Problem :: State only the number of lines in the items below that contain the string "What". Matches must have the same case.

Dataset entries ::
"""
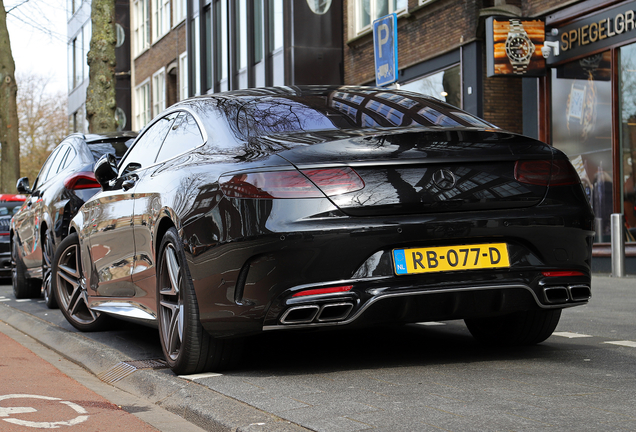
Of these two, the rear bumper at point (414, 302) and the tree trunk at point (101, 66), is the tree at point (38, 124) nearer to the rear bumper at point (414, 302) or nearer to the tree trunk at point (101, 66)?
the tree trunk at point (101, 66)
"""
"""
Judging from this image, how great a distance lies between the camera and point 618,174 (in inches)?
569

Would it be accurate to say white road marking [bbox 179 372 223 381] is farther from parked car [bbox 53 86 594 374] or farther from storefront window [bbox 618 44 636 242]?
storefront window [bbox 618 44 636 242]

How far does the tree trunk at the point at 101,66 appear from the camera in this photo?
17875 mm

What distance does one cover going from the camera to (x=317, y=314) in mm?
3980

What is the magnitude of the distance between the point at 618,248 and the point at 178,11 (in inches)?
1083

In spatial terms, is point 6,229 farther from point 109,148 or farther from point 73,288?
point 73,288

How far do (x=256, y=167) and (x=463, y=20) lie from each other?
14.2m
"""
"""
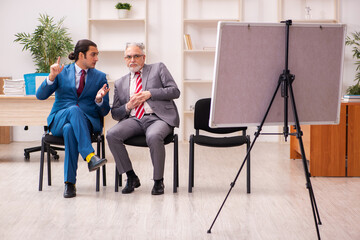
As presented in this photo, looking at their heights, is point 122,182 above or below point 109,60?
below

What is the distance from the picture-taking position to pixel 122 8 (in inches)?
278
"""
Exercise answer :: 3